● TEXT BLOCK:

☆ ☆ ☆ ☆ ☆ ☆ ☆

I'm just aware of the assessment.
    Mr. Jeffries. Are you aware that Senator Kyl once stated on 
the floor of the Senate that 90 percent of Planned Parenthood's 
activities were abortion related?
    Ms. Bickert. Again, Congressman, I'm not aware of 
everything about Senator Kyl. I just know that we have engaged 
him and his law firm to carry out this assessment.
    Mr. Jeffries. And, actually, the figure is 3 percent of 
Planned Parenthood's activities are abortion related. So I 
guess I'm a little confused that we would embrace the notion of 
someone investigating political bias who himself, as a Member 
of the United States Congress, would broadcast such fake news. 
And that's just one example. He also has a close affiliation 
with the Center for Security Policy, which promotes the 
conspiracy theory that the Muslim Brotherhood has infiltrated 
the U.S. Government to threaten our democracy.
    It's amazing how we get concerned about all of these other 
entities, but somehow we can live through what we witnessed 
yesterday as it relates to the President of the United States 
continuing to play footsie with Vladimir Putin. Nobody's 
alarmed, apparently, at any of these other affiliations as it 
relates to Senator Kyl.
    Now, The Heritage Foundation has also been brought in to 
address the so-called conservative bias. Is that right?
    Ms. Bickert. We can follow up with you on the details of 
everybody that Senator Kyl's group is reaching out to.

☆ ☆ ☆ ☆ ☆ ☆ ☆

● DATA SHOWN:
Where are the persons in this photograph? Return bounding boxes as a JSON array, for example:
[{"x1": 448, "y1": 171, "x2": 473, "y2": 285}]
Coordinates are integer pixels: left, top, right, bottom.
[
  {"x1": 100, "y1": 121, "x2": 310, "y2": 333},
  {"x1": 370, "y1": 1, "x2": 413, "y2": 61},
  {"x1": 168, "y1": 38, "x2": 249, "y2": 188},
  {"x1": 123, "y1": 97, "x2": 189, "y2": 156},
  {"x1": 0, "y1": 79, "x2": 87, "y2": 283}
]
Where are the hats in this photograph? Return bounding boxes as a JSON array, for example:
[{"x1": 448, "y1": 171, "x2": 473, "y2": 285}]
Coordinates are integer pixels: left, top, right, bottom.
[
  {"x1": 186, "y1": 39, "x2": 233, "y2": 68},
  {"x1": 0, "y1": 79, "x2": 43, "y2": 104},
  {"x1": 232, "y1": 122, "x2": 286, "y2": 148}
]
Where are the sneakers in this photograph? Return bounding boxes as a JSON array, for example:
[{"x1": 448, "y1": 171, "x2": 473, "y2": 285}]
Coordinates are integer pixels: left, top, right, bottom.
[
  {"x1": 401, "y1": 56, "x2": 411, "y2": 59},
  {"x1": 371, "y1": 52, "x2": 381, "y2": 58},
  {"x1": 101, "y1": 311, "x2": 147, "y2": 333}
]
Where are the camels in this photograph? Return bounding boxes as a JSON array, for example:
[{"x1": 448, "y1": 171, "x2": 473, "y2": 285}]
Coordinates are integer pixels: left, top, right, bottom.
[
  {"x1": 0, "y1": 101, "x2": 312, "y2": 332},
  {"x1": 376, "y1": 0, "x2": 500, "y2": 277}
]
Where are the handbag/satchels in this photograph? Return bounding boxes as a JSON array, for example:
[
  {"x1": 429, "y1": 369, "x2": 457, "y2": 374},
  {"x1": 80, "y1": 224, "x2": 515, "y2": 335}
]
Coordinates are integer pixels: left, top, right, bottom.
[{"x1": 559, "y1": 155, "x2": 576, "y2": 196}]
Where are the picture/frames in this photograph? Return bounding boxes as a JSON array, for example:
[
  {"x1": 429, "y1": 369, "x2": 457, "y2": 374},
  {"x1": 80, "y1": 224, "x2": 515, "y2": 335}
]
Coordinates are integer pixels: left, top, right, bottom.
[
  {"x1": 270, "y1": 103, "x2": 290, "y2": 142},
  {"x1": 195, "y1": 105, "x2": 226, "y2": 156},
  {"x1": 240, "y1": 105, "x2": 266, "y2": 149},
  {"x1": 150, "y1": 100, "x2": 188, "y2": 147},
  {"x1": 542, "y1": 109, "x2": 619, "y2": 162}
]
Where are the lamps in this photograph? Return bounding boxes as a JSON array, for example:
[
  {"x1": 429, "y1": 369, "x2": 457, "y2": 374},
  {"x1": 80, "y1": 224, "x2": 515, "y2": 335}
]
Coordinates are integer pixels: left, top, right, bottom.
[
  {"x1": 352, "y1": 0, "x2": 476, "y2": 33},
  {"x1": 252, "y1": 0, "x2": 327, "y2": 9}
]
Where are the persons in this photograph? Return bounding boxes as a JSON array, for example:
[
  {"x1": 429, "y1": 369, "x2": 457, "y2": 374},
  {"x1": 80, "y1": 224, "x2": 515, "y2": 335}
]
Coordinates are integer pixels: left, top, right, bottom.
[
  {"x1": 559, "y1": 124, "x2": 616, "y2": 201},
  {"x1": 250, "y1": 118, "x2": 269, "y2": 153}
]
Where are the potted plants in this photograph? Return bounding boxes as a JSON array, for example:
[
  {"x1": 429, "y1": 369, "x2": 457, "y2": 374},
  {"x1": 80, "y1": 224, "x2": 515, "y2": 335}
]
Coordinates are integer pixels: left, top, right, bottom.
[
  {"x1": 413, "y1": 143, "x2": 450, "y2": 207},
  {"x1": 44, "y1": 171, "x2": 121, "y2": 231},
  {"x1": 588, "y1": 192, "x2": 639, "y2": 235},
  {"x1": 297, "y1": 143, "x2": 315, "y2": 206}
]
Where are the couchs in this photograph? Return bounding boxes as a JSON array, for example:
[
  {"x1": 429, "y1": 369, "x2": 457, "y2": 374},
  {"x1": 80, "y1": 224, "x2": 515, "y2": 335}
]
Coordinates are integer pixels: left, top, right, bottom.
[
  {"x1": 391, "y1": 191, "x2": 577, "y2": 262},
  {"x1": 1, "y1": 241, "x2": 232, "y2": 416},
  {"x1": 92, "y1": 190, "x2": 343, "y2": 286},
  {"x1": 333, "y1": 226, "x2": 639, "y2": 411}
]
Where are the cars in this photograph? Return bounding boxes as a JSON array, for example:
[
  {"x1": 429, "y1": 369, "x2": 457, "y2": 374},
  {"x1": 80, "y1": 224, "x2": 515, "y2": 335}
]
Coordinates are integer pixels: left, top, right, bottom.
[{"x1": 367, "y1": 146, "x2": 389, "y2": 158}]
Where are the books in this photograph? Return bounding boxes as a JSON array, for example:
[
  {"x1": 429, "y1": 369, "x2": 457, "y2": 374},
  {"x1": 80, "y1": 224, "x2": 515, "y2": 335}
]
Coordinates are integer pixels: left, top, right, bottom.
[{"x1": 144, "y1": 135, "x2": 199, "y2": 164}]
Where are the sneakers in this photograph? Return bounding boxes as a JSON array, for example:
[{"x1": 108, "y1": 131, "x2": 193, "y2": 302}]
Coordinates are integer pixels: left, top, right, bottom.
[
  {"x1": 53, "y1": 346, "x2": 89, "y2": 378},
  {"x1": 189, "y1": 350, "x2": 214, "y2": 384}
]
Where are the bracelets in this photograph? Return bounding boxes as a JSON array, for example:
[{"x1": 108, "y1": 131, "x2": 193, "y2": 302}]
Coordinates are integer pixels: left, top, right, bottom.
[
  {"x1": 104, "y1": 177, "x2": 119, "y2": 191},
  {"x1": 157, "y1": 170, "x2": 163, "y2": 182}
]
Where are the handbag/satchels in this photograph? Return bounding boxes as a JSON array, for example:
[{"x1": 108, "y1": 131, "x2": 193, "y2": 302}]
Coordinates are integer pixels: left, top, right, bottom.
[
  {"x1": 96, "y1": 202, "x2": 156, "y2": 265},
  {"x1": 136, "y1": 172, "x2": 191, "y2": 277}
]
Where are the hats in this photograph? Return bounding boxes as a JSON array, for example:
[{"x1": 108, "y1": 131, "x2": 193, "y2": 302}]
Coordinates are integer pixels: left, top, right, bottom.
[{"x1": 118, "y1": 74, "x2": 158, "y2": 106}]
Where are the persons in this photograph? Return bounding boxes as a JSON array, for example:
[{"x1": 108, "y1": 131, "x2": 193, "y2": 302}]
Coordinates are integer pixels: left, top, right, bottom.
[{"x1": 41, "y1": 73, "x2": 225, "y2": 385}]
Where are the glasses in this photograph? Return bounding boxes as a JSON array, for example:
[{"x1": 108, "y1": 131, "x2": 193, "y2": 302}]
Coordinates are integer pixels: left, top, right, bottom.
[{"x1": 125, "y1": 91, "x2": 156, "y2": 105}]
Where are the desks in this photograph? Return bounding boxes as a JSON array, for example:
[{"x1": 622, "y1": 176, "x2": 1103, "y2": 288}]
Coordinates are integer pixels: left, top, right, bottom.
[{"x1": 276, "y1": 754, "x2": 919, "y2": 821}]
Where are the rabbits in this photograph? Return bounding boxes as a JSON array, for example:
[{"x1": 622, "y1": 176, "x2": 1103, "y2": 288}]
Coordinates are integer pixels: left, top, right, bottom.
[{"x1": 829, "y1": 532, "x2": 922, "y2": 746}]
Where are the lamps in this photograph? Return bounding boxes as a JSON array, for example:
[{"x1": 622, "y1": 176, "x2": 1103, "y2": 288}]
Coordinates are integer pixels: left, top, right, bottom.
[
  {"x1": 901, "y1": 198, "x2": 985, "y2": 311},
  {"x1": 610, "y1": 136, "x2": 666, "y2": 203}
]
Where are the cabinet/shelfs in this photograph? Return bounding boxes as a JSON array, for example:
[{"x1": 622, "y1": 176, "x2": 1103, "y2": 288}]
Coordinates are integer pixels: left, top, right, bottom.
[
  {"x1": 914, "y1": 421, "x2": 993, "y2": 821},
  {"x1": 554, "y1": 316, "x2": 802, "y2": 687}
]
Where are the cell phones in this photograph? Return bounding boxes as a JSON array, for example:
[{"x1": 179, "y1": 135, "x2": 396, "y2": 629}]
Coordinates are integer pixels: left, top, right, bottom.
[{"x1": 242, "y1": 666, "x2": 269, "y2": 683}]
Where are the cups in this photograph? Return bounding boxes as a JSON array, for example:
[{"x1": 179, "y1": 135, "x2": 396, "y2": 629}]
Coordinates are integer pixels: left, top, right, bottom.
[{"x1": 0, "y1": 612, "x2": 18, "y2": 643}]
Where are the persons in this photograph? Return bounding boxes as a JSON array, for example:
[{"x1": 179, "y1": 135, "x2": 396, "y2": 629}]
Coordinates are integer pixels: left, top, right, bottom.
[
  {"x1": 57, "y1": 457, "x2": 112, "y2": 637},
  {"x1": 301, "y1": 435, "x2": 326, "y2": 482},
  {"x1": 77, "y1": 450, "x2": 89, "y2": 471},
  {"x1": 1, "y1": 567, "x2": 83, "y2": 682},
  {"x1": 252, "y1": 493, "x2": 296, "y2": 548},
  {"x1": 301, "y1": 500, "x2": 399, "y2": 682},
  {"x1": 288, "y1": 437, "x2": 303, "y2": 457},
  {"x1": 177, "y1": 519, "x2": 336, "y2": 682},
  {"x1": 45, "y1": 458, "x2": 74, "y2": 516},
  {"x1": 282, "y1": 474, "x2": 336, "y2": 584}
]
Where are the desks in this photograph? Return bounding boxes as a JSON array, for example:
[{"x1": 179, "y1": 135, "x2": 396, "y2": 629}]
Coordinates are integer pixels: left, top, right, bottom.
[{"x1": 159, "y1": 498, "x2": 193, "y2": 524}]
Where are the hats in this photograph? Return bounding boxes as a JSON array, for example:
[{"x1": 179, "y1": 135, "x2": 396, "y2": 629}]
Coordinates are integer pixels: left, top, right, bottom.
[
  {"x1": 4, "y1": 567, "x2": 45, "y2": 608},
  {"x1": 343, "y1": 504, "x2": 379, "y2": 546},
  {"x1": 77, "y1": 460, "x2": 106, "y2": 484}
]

☆ ☆ ☆ ☆ ☆ ☆ ☆

● GIVEN TASK 1: In the hearing transcript, what share of Planned Parenthood's activities does Mr. Jeffries say are actually abortion related?
● GIVEN TASK 2: Swap "confused" for "puzzled" in the hearing transcript, and write out the passage from "Mr. Jeffries. And, actually, the" to "such fake news." with that change.
● GIVEN TASK 3: Proceed with the hearing transcript, picking up right after its final sentence.

● WRITTEN REPLY 1: 3 percent

● WRITTEN REPLY 2:
Mr. Jeffries. And, actually, the figure is 3 percent of 
Planned Parenthood's activities are abortion related. So I 
guess I'm a little puzzled that we would embrace the notion of 
someone investigating political bias who himself, as a Member 
of the United States Congress, would broadcast such fake news.

● WRITTEN REPLY 3:
    Mr. Jeffries. Okay. I'd be interested in just understanding 
the political leanings of every organization that's been 
brought in. But it's our understanding that The Heritage 
Foundation, which obviously leans very right, has been brought 
in as well.
    Now, Facebook has engaged third-party organizations to help 
filter what it calls fake news. Is that right?
    Ms. Bickert. Congressman, we use third-party fact checkers. 
In the United States we currently have five. We're open to 
    Mr. Jeffries. Am I correct that those five are AP, one; 
PolitiFact, two; factcheck.org, three. Snopes, is that correct, 
four? And the Weekly Standard, five?
    Ms. Bickert. Yes, that's correct.
    Mr. Jeffries. Now, when I look at this list, I'm trying to 
figure out. So the Weekly Standard is a, again, right wing 
conservative leaning organization. I'm struggling to look at 
this list of five.
    Is there a left leaning progressive organization in this 
list of five fact-checking organizations?
    Ms. Bickert. Each of these five fact-checking organizations 
was selected because it is pointer approved and it also adheres 
to the code of principles of the International Fact-Checking 
    But I also want to make clear----
    Mr. Jeffries. I guess the answer would be no, is that 
correct, to my question? Is there a progressive left leaning 
organization amongst these five different entities that are 
fact checking?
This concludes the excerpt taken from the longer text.